'We got a coal problem': Oak Creek residents square off against We Energies

People living in Oak Creek are taking matters into their own hands. They say they woke up this week to black dust covering their homes, and blame the power plant next door.  

We Energies and the Wisconsin Department of Natural Resources are having the black dust tested to be certain it's coal. But residents did some testing of their own, and found that it's definitely coal dust.

Frustrated neighbors, some in respirator masks, held signs that read "Coal Blows" and "Breath is Life." They gathered at Haas Park, in the shadow of the We Energies Power Plant in Oak Creek.
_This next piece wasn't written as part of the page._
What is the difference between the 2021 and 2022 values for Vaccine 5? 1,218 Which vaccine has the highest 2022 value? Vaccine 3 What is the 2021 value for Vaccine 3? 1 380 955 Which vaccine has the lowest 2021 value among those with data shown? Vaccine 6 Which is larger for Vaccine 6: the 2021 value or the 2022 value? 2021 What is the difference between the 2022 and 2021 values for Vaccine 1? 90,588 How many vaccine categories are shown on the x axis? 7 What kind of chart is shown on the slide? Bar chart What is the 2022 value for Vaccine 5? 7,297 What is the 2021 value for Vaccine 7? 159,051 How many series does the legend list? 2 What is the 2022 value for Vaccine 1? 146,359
"It's like we're all forgotten down here," said Greg Millard who lives nearby. "Sure, Oak Creek's got a lot of nice things going, Ikea, Town Center, but we got a coal problem, and we can't hide it no more."
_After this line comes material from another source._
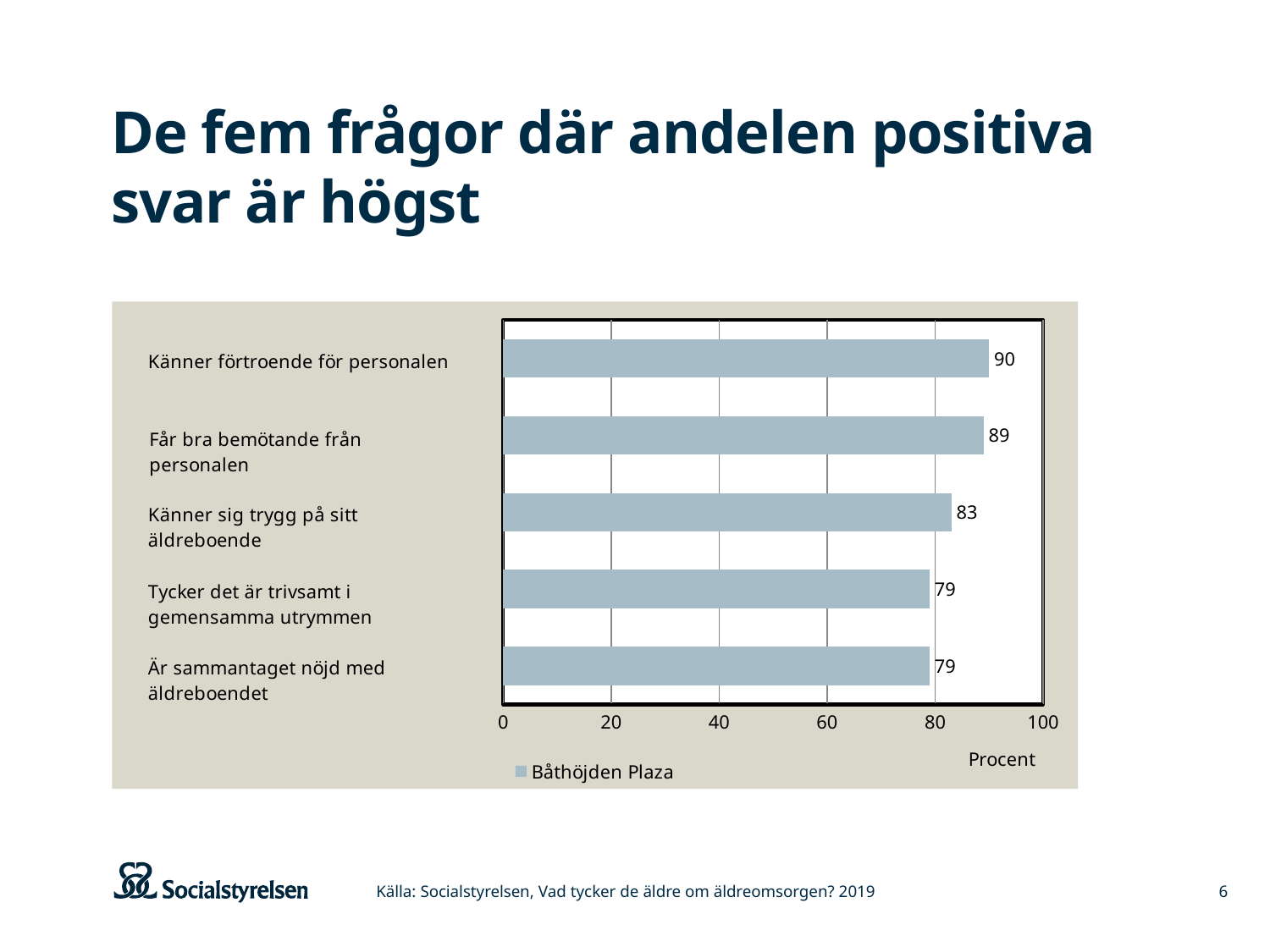
What series name does the legend show? Båthöjden Plaza What is the value for "Känner förtroende för personalen"? 90 What is the value for "Får bra bemötande från personalen"? 89 Is the value for "Tycker det är trivsamt i gemensamma utrymmen" greater or less than 60? greater What kind of chart is shown on the slide? bar chart What is the value for "Är sammantaget nöjd med äldreboendet"? 79 How many categories are shown in the chart? 5 What is the difference between the values for "Får bra bemötande från personalen" and "Tycker det är trivsamt i gemensamma utrymmen"? 10 Which is larger, the value for "Känner sig trygg på sitt äldreboende" or the value for "Är sammantaget nöjd med äldreboendet"? Känner sig trygg på sitt äldreboende Which category has the highest value? Känner förtroende för personalen What is the value for "Känner sig trygg på sitt äldreboende"? 83 What is the difference between the values for "Känner förtroende för personalen" and "Känner sig trygg på sitt äldreboende"? 7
Remnants of the black dust they found on their properties Monday after strong winds, are still visible on the playground. Testing these residents had done, confirms it's coal dust.

"The particles are so small, the can travel for miles," said Bill Pringle. "They double the coal pile size and now we have this problem here again."
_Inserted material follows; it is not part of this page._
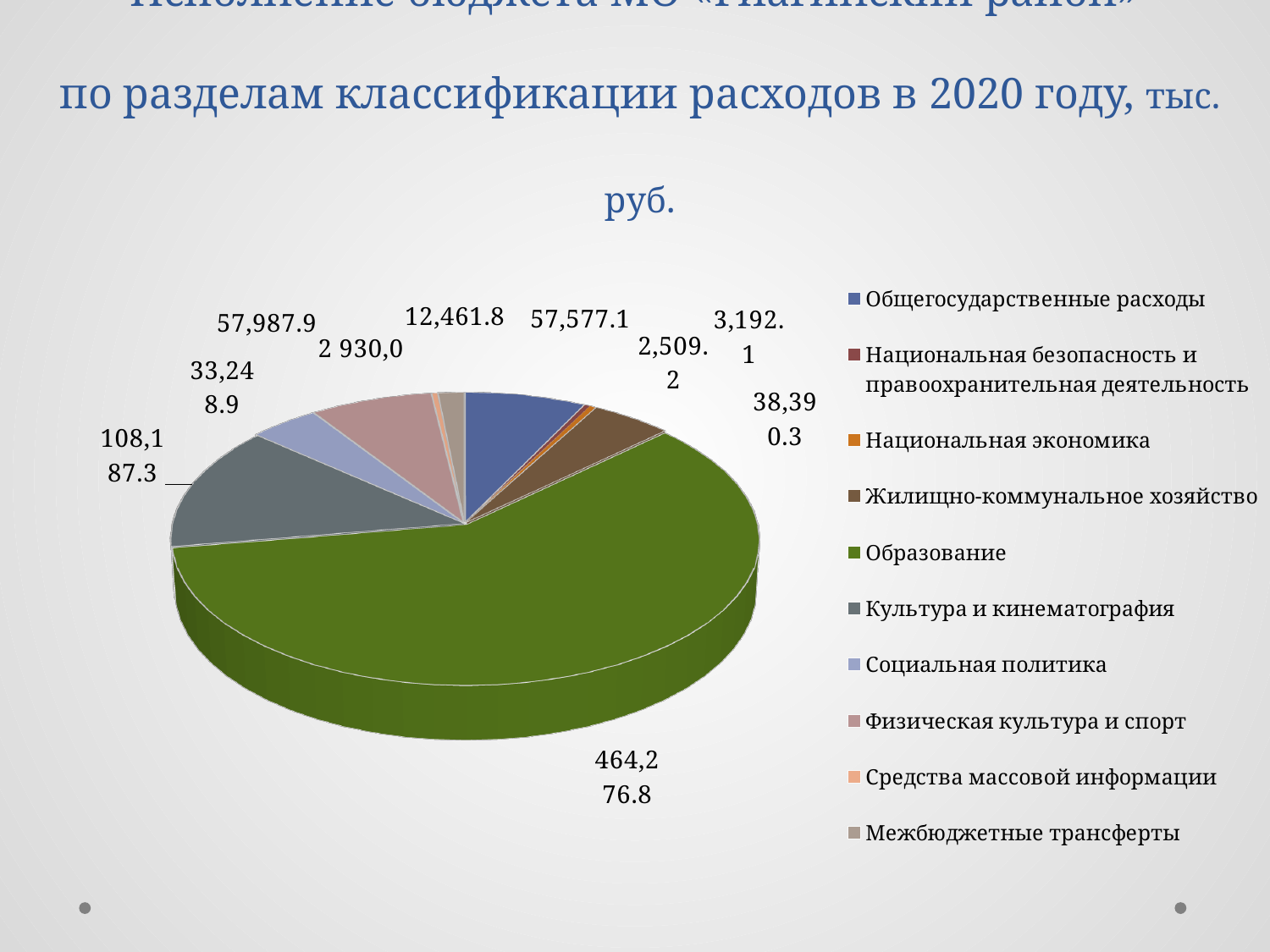
What is the difference between the values for Физическая культура и спорт and Общегосударственные расходы? 410.8 What kind of chart is shown on the slide? pie chart What is the value for Жилищно-коммунальное хозяйство? 38,390.3 Which category has the smallest value in the pie chart? Национальная безопасность и правоохранительная деятельность How many categories does the legend of the pie chart list? 10 What colour is the slice for Образование? green Which is larger: the value for Культура и кинематография or the value for Социальная политика? Культура и кинематография What is the value for Образование? 464,276.8 What is the value for Культура и кинематография? 108,187.3 Which category has the largest slice of the pie? Образование What is the value for Межбюджетные трансферты? 12,461.8 What is the value for Общегосударственные расходы? 57,577.1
Pringle is a resident we've been following for years. He took a loss to sell his house near the power plant, because his family was having major health issues. Before he moved, We Energies did not find any coal dust inside his home. But Pringle says he did. 

"I had tests on my own that we paid for, and we found that my house had coal and ash in it," Pringle said. "We don't trust We Energies."

Pringle is leading efforts against We Energies in this neighborhood. He created an organization called Environmental Accountability Group, Inc. 

"Our mission is to compile data, like we do here, and make the public fully aware, so they know what's going on and can get involved," Pringle said.

Tom Metcalfe, the Executive Vice President of We Energies, acknowledges there should be no black dust.

"That is a nuisance and simply shouldn't happen," Metcalfe said.

But he says We Energies monitors the air. He also says independent health experts the company uses confirm there's no health risk to neighbors. 

"The levels of coal dust that we're talking about is just really not a health issue,"  Metcalfe said.

Metcalfe added that he worked at the Oak Creek plant for five years, along with at least 300 employees, none of who have breathing issues from coal. But he vows to "re-double" efforts to control dust.

"We're going to take a fresh look at all those procedures to assure it doesn't happen," he said.

Metcalfe says We Energies is considering putting an air quality monitor back in Haas Park. The company removed one from the park because of "low data results recorded."

Many health studies do link breathing in coal dust to various health and breathing problems. Neighbors are organizing efforts, to strengthen their fight against the power plant.